* [JOB]: Report each line in the listing below that contains the string "solar".

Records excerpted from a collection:
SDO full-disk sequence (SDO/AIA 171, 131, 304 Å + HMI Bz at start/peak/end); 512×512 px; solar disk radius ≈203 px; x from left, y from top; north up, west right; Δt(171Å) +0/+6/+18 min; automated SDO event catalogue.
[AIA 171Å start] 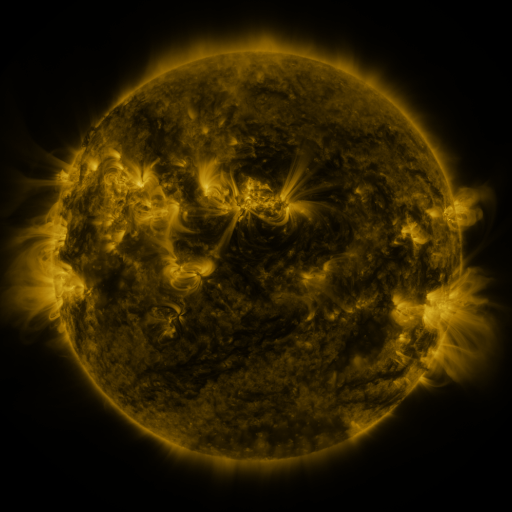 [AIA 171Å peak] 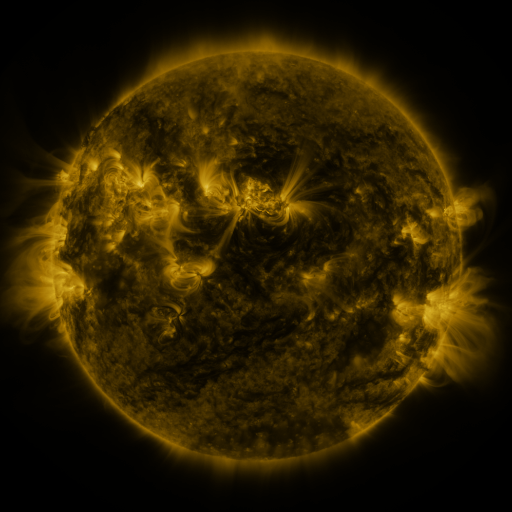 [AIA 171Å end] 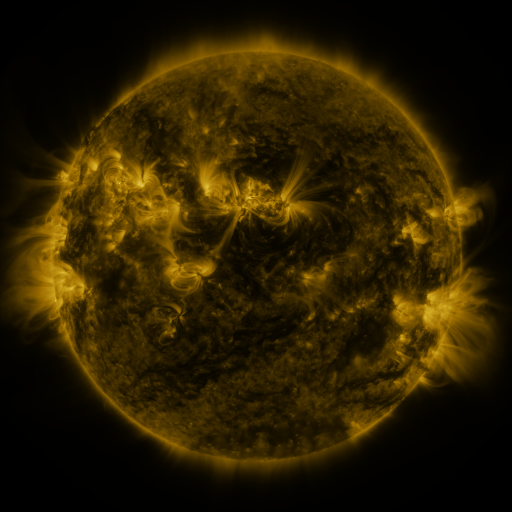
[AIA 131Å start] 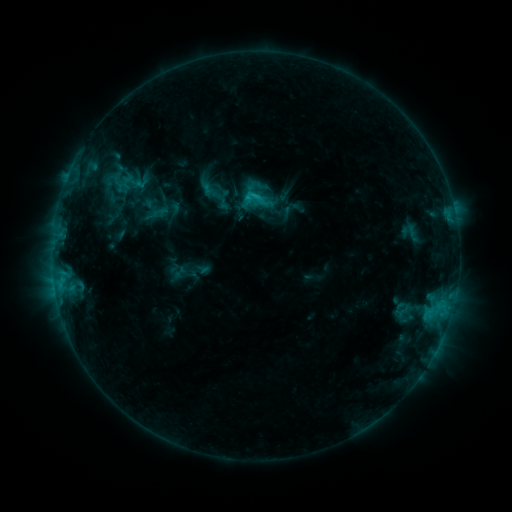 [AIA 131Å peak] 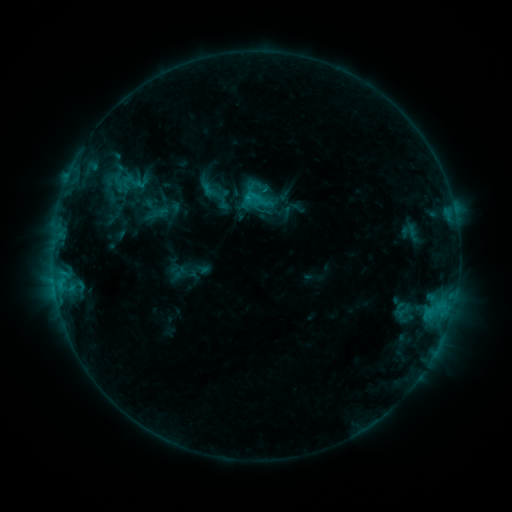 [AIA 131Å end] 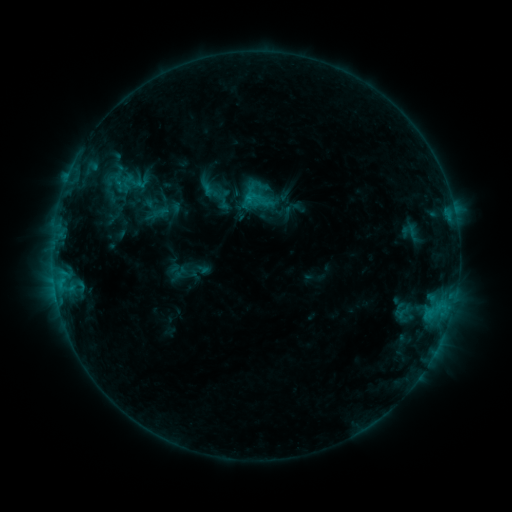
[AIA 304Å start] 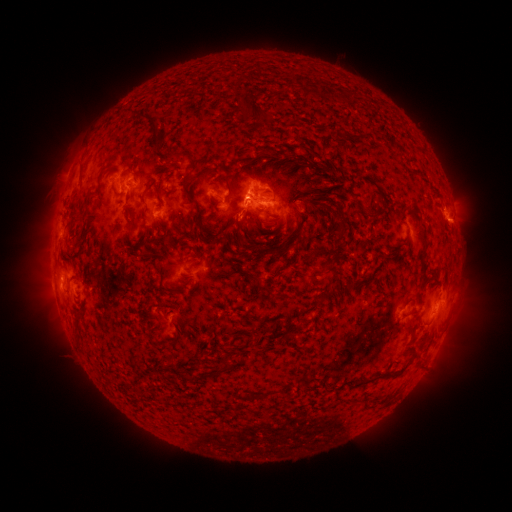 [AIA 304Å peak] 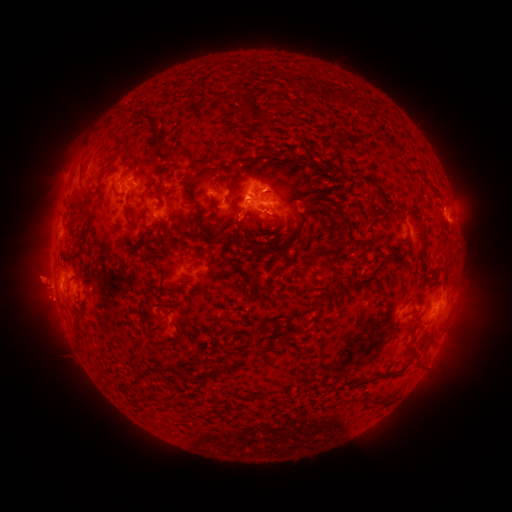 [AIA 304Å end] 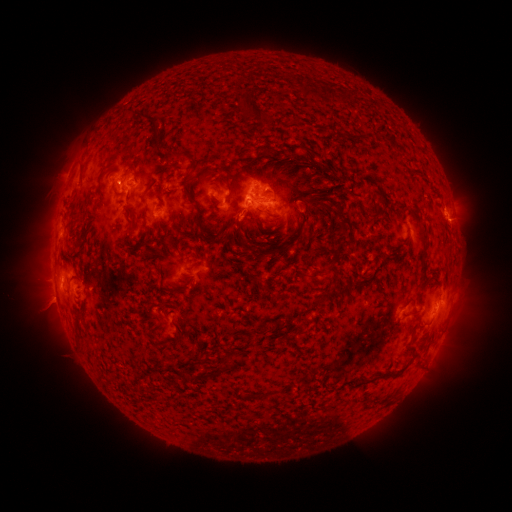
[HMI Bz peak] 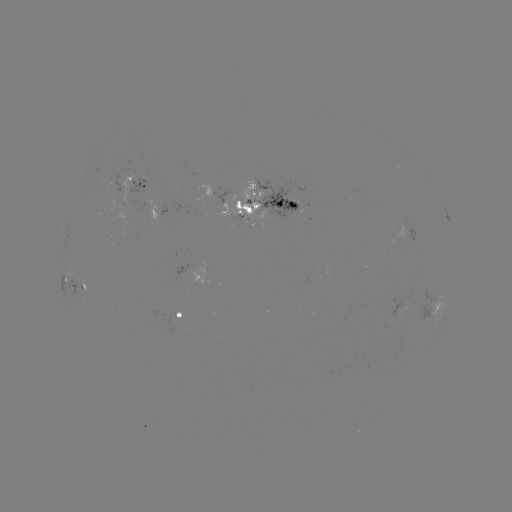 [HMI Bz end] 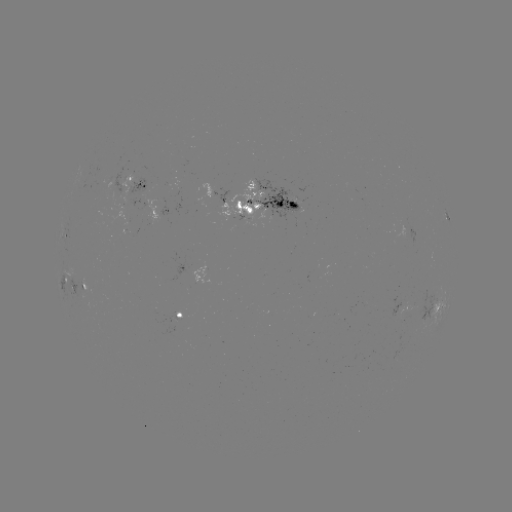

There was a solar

* [REPLY TO THE TASK]:
SDO full-disk sequence (SDO/AIA 171, 131, 304 Å + HMI Bz at start/peak/end); 512×512 px; solar disk radius ≈203 px; x from left, y from top; north up, west right; Δt(171Å) +0/+6/+18 min; automated SDO event catalogue.
There was a solar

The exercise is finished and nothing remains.